## PASSAGE TO READ
# SharePoint Web Part to Excel Workbook problem



## Exhorter (Mar 17, 2015)

First off, thanks to anyone who has any thoughts on my issue.  Here is what is going on;

I have a dashboard built in excel 2013 with multiple pivot tables.  It connects to a data cube via a secure network.  The dashboard is displayed in a SharePoint site using an Excel Web Access web part.

This dashboard needs to display an agents scorecard and filter the data based on who is logged in the SharePoint site.  (example, agent X logs in and will only see agent X's scorecard)

I have added a Current user Filter and connected it to the Excel web part but that is not working for me.  I get the following error.



> Unable to Set One or More Parameters.
> 
> 
> 
> ...




The parameters are set in excel, and I have tried everything I know to fix this. I do not have to use the current user filter if there is a better way of coding this.  The only restriction I have is for some reason the network I am on will not allow SharePoint Designer to operate.

Any help out there?


----------



## scottsen (Mar 18, 2015)

I'm trying to think if this is possible the way you are doing it.  It might not be.

Let's start w/ the easy part 

Back in power pivot land, do you have a table that lists all the possible usernames?  And you put that into a slicer that you are trying to set via the web part connection magic?

"connects to a data cube" -- can you clarify... do you mean you have reports build against a tabular model?  (or was this... some *other* cube data getting pulled into a power pivot model?)


So, the thing is... the required format for setting those filters are kinda freaky.  I would start with a URL filter just to get a feel for it.  It's like...

[TableName].[ColumnName].&[TheValue]   eg    [Users].[UserName].&[Jim].

So... I'm kinda skeptical the username web part can send THAT freaky format in.  I vaguely recall writing a custom web part for that.

However...

Know that DAX does have a =USERNAME() function that might help you?


----------



## Exhorter (Mar 18, 2015)

I do have a table with the info loaded from the cube.  As far as what I am calling a cube is an external data source that is fed by 7 differnt sources(databases) its data.

## EXERCISES TO COMPLETE
a) In the SharePoint forum thread, which program does the network not allow to operate?
b) Please resume the SharePoint forum thread right after its last sentence, carrying on the reply.
The lines after this point are separate material, unrelated to the SharePoint forum thread.

## STORED DATA
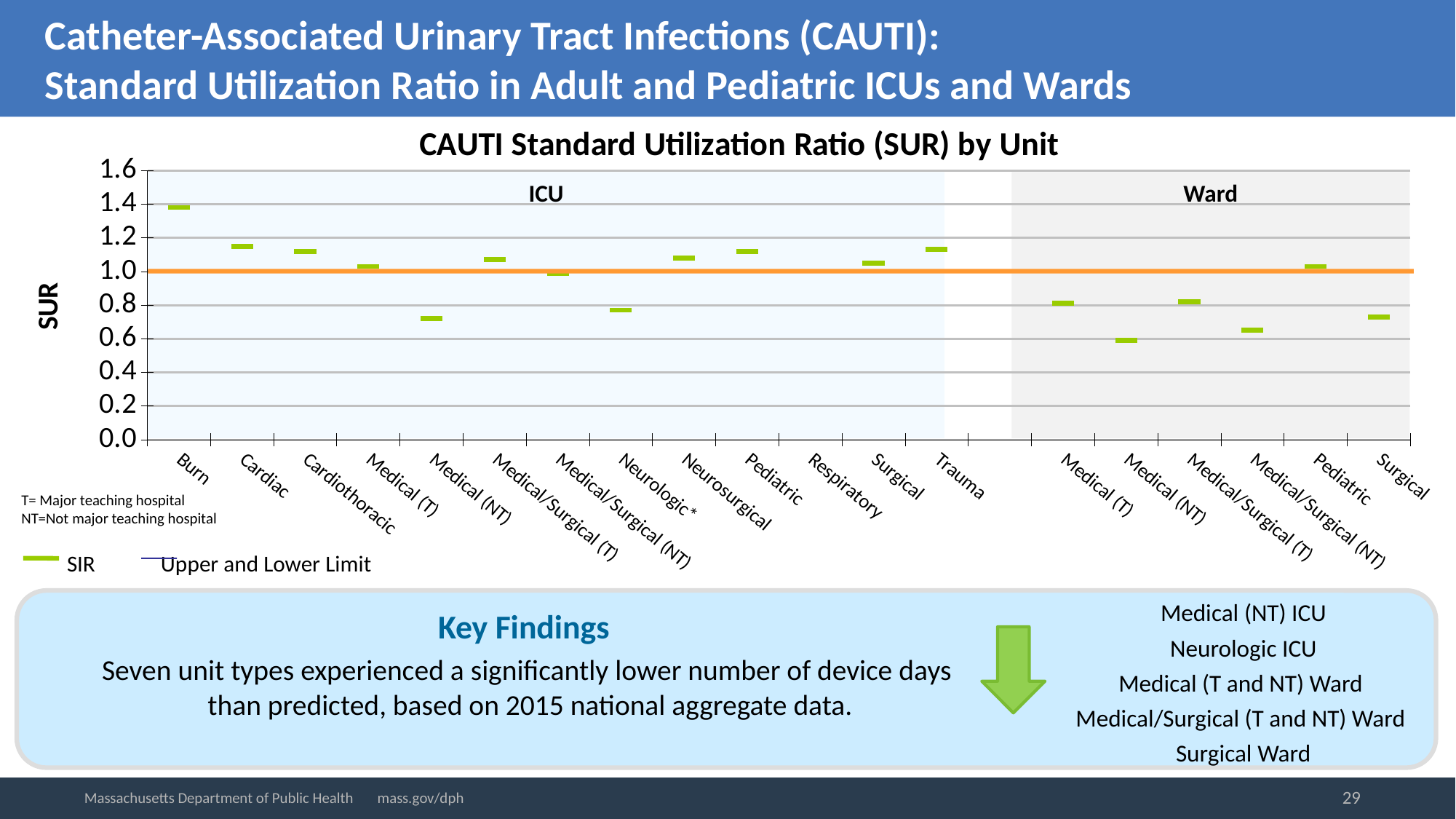
Which unit has the highest SUR on the chart? Burn (ICU) Is the SUR for the Burn ICU greater or less than 1.2? greater Which has the larger SUR, the Burn ICU or the Cardiac ICU? Burn ICU Which unit has the lowest SUR on the chart? Medical (NT) Ward Is the SUR for the Cardiac ICU greater or less than 1.0? greater How many unit categories are listed in the Ward section of the x axis? 6 How many entries does the chart legend list? 2 Is the SUR for the Medical/Surgical (NT) Ward greater or less than 0.8? less How many unit categories are listed in the ICU section of the x axis? 13 What is the title of the chart? CAUTI Standard Utilization Ratio (SUR) by Unit Which has the larger SUR, the Medical (T) ICU or the Medical (NT) ICU? Medical (T) ICU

## RESPONSES PER TASK
a) SharePoint Designer.

b)
I can tell you that the SharePoint filter is only sending the user name itself and nothing additional.  It does have the option to link it to the slicer, but it still doesnt work.  I am really unfamiliar with DAX, but looks like I may need to look into it.


----------



## ImkeF (Mar 18, 2015)

Maybe defining the rules in your cube already is a reasonable alternative:

Analysis Services Dynamic Security

Imke


----------



## scottsen (Mar 18, 2015)

You might take a look at this:  “Drill Across” in PowerPivot – Live Demo « PowerPivotPro

it is not exactly related, but it does show hooking up connections to slicers... so you can at least "see" what I'm talking about


----------



## Exhorter (Apr 6, 2015)

I was able to finally fix this issue.  Sharepoint current user webpart was sending over just the user name and it had to be formatted with the MDX needed to fit the slicer.

Thanks for all the help


----------



## scottsen (Apr 6, 2015)

Cool.  Out of curiosity, how did you end up sending the correct format?  (custom web part?)


----------



## Exhorter (Apr 6, 2015)

Under the advanced filter options:

Text before value: [Agent].[SP Login Id].&[
Text after value: ]

This put the full id inside the MDX format that I needed for the slicer to filter properly.  I didnt actually have to build a custom web part as I thought I would.  Sharepoint alread had this available once editing the current user webpart.


----------



## scottsen (Apr 6, 2015)

Awesome!  Great tip.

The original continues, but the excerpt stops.